We paid our money and went in where we were treated to a display by three clowns, juggling, throwing things at each other and the audience and making pratfalls in the glorious sunshine. After that we meandered round the long looping pathways looking at the art. Occasionally we'd pause and try to understand the meaning of something; sometimes we'd pause and giggle like kids if it looked rude from a certain angle.
I was especially jealous of the Curved Space - a giant alien looking series of connecting cubes that kids could climb in, on and over. Art you can play with looked fun. Luckily, the Symphonic Sculpture, a giant, hollow tower of stained glass was open for adults to climb. Inside you're surrounded by a myriad of colours and the echo of your footsteps on the metal stairway create odd noises. At the top is a viewing platform, affording spectacular views over the Hakone area. We sweated our way to the top and looked around, while I lamented the lack of a breeze.

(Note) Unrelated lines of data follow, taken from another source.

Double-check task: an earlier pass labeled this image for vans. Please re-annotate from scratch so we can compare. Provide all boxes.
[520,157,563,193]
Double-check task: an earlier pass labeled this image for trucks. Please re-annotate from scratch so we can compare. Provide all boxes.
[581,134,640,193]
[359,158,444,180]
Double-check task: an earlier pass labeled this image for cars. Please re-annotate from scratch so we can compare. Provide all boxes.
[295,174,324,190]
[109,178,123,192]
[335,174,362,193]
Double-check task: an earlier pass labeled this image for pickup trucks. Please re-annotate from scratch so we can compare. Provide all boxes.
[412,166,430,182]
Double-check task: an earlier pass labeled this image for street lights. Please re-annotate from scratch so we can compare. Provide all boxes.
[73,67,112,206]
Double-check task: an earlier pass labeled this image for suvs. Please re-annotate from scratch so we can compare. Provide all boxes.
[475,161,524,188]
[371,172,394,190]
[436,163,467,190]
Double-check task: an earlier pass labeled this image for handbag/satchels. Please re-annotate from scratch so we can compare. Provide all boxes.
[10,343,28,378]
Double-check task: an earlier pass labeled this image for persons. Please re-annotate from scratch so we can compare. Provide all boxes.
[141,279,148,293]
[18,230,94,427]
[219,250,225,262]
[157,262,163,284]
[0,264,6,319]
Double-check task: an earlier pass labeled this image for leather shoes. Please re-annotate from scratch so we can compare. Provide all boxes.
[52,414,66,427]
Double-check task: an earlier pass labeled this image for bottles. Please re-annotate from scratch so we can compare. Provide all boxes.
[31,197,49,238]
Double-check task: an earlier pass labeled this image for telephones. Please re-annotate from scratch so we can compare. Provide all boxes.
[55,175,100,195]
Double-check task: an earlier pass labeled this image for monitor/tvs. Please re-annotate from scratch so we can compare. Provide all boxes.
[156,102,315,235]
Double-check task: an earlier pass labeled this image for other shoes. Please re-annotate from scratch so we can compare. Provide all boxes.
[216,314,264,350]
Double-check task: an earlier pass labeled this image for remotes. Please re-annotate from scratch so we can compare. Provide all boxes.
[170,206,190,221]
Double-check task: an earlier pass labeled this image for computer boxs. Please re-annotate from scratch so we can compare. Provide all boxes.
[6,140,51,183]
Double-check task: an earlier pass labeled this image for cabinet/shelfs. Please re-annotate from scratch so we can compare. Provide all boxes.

The view allowed us to spot the hot-spring foot bath, which was our next stop.
The Sounzan turned out to be a cable car - something I always enjoy. To my further delight this also turned out to be my chance to catch a glimpse of the elusive Mt. Fuji without having to climb or fall down anything. We shared a cable car with a couple of other tourists - young women who were giggling away at anything and everything. We looked round as the car climbed higher. The ground fell away beneath us, and the green turned to grey rock streaked with yellow sulphur. This turned out to be Ōwakudani, a volcanic valley famed for its active sulphur vents.
Then, suddenly, the giggling tourists stopped laughing and started making 'ooh' noises and craning their necks over my shoulder. I turned, and saw what they were gawking at as Mt. Fuju appeared from the mists. We were quite far away, the mountain still looked awesome (and like Mt. Kinablu I didn't have to worry about scaling it any time soon). We all pointed camera in unison, snapped and then made disappointed noises as the camera failed to capture the scene perfectly. As my mate commented, "Even at this distance it's bloody impressive.
Then the day went a bit odd. We arrived at the end of the cable car at the glittering blue of Lake Ashi-no-ko. Our ticket meant we were to cross the lake and then get a bus back down to Hakone ready for home. Luckily for us we just managed to make the last boat of the day.
The boat wasn't quite what I had imagined. A huge red pirate ship was waiting for us, complete with fake cannons and immobile plastic crew. I was expecting Japanese Captain Jack Sparrows to pop us any minute and start singing shanties, hoisting main braces, walking planks or whatever. Instead, there wasn't really a soul in sight. We filed on and the ship moved off, quietly and serenely. I sat down, glad to get off my feet in the punishing heat and we watched the world slip by.
The water glistened and the green slopes of the bank climbed away. In the distance Mt. Fuji was just visible. As the sun started to slip down the ship cruised across the lake. It was lovely. And there was finally a breeze! Art, mountain railways, cable cars and pirate ships... Not bad!